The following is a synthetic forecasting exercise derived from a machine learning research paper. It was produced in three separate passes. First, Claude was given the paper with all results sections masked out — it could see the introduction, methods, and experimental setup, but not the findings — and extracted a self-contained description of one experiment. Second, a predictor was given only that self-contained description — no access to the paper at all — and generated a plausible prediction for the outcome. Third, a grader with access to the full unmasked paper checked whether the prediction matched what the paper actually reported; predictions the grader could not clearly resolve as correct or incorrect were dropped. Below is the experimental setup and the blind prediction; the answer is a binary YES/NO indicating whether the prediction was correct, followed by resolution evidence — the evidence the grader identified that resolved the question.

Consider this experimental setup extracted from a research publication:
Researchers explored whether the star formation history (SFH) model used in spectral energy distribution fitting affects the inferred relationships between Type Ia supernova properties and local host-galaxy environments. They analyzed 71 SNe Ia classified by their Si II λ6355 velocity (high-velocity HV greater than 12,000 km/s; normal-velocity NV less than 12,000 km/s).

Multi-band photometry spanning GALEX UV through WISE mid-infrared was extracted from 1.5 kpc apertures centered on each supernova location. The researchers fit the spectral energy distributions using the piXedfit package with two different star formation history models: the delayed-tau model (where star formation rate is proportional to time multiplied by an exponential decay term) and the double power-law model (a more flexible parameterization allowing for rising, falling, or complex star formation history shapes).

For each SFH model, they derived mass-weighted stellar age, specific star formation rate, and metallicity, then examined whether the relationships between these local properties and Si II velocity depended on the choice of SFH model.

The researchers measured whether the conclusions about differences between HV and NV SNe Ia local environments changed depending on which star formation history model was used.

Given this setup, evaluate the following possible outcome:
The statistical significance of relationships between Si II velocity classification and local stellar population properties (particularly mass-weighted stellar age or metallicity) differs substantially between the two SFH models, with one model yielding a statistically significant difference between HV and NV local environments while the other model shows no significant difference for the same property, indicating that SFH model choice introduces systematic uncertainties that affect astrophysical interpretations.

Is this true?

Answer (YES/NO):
# # # #
Above are the records. Print exactly, and only, the lines from the line with "The researchers measured" to the line with "Given this setup, evaluate", both inclusive.

◆ **Result below**
The researchers measured whether the conclusions about differences between HV and NV SNe Ia local environments changed depending on which star formation history model was used.

Given this setup, evaluate the following possible outcome:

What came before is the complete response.